▸ To-do list
A. From the CalcBridge system design page below, quote the stretch from "PG_PRIMARY --> PG_REPLICA" through "the REST interface.".
B. In the CalcBridge system design page below, which version of PostgreSQL runs as the primary database?

▸ Page text
System Design¶

This document provides a comprehensive overview of CalcBridge's system architecture, including component interactions, request flows, and deployment topology.

High-Level System Diagram¶

flowchart TB
    subgraph External["External"]
        USER["Users"]
        EXT_API["External APIs"]
    end

    subgraph Edge["Edge Layer"]
        CDN["CDN<br/>(Static Assets)"]
        LB["Load Balancer<br/>(NGINX/ALB)"]
    end

    subgraph Frontend["Frontend Tier"]
        NEXT["Next.js 14<br/>(SSR + CSR)"]
    end

    subgraph API["API Tier"]
        direction TB
        FASTAPI1["FastAPI Instance 1"]
        FASTAPI2["FastAPI Instance 2"]
        FASTAPI3["FastAPI Instance N"]
    end

    subgraph Services["Service Layer"]
        AUTH["Auth Service"]
        CALC["Calculation Engine"]
        TENANT["Tenant Service"]
        AUDIT["Audit Service"]
        ENCRYPT["Encryption Service"]
    end

    subgraph Workers["Worker Tier"]
        WORKER1["Celery Worker<br/>(Default Queue)"]
        WORKER2["Celery Worker<br/>(Calculate Queue)"]
        WORKER3["Celery Worker<br/>(Priority Queue)"]
    end

    subgraph Data["Data Tier"]
        PG_PRIMARY[("PostgreSQL 16<br/>(Primary)")]
        PG_REPLICA[("PostgreSQL<br/>(Read Replica)")]
        VALKEY[("Valkey<br/>(Cache)")]
    end

    subgraph Observability["Observability"]
        PROM["Prometheus"]
        GRAFANA["Grafana"]
        OTEL["OpenTelemetry<br/>Collector"]
    end

    USER --> CDN
    USER --> LB
    EXT_API --> LB
    CDN --> NEXT
    LB --> NEXT
    LB --> API
    NEXT --> API

    FASTAPI1 --> Services
    FASTAPI2 --> Services
    FASTAPI3 --> Services

    Services --> Workers
    Services --> Data
    Workers --> Data

    API --> PROM
    Workers --> PROM
    PROM --> GRAFANA
    API --> OTEL

    PG_PRIMARY --> PG_REPLICA

    style PG_PRIMARY fill:#DBEAFE,stroke:#3B82F6
    style VALKEY fill:#FEF3C7,stroke:#F59E0B
    style CALC fill:#DCFCE7,stroke:#22C55E

Component Overview¶

API Layer (FastAPI)¶

The API layer handles all HTTP requests and provides the REST interface.

▸ Listed entries
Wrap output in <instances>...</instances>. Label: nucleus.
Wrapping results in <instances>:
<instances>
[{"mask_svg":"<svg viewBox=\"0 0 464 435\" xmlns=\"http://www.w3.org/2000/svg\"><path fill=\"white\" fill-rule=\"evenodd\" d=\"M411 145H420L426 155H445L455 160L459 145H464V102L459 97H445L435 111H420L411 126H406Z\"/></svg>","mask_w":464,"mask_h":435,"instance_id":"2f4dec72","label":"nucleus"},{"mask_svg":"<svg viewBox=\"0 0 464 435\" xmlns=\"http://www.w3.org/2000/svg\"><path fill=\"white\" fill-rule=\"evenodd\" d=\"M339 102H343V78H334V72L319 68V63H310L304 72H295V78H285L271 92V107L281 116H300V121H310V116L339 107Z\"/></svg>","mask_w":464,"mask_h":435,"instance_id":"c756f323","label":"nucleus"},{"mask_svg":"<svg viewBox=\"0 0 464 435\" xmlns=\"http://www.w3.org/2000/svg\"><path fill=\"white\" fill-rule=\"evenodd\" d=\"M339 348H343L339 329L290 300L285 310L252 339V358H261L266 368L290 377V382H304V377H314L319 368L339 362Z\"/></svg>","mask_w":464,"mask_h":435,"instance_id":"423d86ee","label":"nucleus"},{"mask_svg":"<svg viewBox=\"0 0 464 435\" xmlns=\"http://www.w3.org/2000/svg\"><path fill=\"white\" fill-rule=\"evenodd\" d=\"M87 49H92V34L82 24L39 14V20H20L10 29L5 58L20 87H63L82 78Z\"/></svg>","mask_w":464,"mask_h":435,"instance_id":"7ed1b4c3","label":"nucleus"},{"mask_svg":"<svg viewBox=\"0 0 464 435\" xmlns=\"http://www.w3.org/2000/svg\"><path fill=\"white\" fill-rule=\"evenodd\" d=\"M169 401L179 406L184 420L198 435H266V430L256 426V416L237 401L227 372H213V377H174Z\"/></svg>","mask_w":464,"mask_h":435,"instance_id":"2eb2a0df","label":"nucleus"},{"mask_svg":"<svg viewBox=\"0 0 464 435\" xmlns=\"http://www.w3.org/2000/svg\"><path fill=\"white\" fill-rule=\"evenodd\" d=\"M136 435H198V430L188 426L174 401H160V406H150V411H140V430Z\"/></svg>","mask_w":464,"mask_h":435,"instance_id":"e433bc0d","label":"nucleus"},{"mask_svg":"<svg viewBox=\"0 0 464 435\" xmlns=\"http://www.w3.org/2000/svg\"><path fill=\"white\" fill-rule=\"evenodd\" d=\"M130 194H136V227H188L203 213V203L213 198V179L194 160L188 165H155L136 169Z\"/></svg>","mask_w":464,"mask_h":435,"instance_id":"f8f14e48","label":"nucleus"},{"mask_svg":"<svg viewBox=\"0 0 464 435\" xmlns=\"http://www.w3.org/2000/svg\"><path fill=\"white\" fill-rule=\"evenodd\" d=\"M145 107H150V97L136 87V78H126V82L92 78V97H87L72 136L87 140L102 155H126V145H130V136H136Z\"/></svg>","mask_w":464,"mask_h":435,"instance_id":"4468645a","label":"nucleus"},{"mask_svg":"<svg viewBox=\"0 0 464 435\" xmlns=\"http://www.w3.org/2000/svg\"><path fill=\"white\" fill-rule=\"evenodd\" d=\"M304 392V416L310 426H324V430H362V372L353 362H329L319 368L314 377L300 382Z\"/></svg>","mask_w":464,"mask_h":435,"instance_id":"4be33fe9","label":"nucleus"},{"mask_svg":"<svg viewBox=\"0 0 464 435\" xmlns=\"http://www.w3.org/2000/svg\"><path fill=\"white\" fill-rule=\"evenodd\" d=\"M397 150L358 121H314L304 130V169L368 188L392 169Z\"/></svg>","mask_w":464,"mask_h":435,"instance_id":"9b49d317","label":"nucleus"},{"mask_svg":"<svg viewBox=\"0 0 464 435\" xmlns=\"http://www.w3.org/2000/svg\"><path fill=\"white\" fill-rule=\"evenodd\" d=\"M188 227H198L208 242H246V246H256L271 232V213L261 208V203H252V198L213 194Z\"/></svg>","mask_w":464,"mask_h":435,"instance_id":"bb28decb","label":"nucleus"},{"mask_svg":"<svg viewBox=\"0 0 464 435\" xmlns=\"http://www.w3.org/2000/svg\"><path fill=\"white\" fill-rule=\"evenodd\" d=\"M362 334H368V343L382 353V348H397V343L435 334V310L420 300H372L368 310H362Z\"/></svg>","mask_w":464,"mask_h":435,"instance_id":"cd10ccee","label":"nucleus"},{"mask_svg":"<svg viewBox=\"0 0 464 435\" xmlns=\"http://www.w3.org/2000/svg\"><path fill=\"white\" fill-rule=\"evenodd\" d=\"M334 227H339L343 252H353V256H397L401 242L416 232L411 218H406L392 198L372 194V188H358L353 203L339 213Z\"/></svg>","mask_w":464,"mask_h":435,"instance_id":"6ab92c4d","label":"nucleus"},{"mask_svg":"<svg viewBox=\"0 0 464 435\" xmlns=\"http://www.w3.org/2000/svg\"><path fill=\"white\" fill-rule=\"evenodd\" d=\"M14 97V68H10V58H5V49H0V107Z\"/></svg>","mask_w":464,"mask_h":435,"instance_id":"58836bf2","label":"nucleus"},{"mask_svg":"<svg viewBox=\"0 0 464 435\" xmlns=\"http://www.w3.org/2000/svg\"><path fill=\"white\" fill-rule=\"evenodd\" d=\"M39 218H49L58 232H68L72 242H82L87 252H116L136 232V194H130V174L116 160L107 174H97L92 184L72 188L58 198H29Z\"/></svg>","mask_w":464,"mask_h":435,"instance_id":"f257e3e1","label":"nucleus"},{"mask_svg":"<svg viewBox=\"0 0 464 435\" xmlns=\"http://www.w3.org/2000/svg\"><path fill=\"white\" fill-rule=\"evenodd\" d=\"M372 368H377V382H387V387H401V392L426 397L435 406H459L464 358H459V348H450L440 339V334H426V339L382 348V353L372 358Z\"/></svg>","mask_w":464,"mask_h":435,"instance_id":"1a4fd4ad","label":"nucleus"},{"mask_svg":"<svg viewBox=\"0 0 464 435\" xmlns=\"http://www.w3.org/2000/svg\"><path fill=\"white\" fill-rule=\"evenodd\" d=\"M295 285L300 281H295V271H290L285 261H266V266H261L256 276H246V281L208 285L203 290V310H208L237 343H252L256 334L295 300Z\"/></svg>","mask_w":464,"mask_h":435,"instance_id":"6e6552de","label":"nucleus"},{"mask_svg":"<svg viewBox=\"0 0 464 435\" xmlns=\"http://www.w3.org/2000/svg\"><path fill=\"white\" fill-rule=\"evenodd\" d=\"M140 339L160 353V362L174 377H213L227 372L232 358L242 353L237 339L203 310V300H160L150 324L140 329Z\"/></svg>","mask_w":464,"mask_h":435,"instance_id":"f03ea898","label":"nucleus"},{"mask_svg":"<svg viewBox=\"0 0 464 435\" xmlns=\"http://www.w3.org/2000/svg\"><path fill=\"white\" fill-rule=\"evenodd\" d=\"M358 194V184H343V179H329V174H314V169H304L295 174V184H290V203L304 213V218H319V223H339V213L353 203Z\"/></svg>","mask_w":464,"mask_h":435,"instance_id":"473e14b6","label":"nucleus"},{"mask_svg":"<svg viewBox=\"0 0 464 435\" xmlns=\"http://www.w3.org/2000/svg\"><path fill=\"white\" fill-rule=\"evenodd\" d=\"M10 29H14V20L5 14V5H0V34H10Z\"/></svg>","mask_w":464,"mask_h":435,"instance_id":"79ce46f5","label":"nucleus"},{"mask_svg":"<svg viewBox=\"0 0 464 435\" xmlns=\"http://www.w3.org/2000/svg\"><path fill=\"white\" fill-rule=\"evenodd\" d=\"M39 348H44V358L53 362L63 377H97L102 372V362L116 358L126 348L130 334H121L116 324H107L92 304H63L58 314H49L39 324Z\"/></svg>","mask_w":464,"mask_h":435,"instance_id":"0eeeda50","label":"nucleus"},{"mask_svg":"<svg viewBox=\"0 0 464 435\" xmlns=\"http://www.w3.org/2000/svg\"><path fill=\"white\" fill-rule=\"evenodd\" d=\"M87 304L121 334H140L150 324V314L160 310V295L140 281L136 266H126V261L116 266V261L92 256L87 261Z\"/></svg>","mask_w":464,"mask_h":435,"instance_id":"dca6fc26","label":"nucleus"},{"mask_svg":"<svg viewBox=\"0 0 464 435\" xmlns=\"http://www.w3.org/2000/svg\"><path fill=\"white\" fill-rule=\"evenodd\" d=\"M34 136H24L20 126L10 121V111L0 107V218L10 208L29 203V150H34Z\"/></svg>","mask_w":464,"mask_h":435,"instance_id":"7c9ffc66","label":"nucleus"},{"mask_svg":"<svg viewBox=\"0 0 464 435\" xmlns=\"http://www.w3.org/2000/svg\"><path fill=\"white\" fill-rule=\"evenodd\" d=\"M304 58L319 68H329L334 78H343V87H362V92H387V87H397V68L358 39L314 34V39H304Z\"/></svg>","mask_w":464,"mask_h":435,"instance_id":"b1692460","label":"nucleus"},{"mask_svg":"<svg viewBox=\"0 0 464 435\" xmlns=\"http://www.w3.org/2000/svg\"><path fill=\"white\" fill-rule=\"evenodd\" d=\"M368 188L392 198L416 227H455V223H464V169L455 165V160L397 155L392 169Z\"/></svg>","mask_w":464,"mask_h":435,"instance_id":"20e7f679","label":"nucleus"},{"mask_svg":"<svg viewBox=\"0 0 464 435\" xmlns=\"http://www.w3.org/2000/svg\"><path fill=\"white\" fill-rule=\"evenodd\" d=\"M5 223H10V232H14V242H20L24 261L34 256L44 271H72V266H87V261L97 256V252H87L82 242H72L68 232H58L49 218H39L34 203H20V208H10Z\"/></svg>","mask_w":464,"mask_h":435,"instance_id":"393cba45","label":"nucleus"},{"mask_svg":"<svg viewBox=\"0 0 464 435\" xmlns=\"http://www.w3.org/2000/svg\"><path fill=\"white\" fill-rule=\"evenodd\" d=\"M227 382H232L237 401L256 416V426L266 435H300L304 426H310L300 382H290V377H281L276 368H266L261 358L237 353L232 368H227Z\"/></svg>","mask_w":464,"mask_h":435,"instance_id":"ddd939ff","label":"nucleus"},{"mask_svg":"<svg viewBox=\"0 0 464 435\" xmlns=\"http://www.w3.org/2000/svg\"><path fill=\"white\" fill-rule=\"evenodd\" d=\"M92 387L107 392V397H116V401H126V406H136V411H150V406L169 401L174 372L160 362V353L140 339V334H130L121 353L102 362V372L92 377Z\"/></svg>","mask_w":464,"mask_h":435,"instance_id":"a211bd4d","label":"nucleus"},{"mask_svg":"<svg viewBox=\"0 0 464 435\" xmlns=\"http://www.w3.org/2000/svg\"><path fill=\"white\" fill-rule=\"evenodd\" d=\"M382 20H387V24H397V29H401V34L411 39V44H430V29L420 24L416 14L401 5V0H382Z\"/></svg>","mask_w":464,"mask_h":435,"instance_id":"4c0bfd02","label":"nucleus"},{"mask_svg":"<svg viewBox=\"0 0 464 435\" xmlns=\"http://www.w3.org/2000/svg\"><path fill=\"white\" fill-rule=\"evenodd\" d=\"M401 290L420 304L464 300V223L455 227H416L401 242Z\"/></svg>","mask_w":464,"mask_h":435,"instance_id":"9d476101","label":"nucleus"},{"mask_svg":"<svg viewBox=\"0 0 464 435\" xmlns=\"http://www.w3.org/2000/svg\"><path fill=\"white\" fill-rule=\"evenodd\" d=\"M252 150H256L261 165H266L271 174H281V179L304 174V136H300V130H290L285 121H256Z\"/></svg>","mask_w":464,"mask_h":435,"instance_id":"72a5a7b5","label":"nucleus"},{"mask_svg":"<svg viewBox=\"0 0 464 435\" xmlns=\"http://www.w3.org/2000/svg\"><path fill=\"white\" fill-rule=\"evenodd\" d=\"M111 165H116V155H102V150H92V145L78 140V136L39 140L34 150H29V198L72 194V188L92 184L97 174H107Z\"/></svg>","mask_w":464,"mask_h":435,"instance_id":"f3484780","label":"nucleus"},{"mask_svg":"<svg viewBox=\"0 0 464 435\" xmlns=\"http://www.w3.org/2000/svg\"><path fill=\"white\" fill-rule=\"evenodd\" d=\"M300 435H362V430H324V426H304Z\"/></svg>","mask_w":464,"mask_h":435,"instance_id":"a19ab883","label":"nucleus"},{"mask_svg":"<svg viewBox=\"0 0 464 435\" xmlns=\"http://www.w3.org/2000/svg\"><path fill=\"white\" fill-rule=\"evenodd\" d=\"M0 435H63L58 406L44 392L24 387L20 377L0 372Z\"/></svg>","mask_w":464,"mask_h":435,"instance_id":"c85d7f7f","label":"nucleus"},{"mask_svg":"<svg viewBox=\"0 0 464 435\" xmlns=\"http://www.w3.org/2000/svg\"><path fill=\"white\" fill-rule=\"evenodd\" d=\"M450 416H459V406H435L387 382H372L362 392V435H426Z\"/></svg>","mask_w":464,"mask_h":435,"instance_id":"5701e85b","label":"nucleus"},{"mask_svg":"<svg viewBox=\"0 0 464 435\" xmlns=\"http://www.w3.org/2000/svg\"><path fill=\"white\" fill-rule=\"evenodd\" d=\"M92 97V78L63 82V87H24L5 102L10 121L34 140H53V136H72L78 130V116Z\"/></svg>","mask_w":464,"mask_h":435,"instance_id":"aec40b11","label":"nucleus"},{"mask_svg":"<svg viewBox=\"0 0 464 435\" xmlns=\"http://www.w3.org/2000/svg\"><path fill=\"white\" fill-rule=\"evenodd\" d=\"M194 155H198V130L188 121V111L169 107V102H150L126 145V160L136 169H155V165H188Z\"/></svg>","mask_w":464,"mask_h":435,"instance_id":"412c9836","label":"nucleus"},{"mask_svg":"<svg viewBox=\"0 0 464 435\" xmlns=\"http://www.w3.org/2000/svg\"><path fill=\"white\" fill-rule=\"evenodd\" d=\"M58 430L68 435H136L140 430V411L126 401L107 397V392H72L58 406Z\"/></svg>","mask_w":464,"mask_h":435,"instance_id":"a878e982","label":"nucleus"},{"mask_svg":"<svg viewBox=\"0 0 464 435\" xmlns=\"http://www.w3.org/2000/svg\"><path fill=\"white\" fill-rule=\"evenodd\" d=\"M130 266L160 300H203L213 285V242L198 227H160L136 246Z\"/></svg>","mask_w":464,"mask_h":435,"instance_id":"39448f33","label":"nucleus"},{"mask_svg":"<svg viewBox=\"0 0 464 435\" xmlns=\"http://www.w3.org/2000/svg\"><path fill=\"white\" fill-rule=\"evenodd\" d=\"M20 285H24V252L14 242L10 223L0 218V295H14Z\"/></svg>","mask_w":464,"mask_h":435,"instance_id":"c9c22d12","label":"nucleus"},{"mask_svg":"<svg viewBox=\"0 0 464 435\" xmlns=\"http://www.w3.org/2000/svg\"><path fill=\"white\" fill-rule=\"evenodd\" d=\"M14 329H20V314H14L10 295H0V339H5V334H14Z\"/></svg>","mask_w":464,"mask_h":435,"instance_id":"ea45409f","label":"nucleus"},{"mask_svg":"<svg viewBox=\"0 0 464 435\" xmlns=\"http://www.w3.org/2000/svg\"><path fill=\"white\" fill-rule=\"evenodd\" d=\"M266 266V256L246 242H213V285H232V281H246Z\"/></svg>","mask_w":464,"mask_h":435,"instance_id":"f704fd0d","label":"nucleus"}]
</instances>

▸ Written answers
A.
PG_PRIMARY --> PG_REPLICA

    style PG_PRIMARY fill:#DBEAFE,stroke:#3B82F6
    style VALKEY fill:#FEF3C7,stroke:#F59E0B
    style CALC fill:#DCFCE7,stroke:#22C55E

Component Overview¶

API Layer (FastAPI)¶

The API layer handles all HTTP requests and provides the REST interface.

B. PostgreSQL 16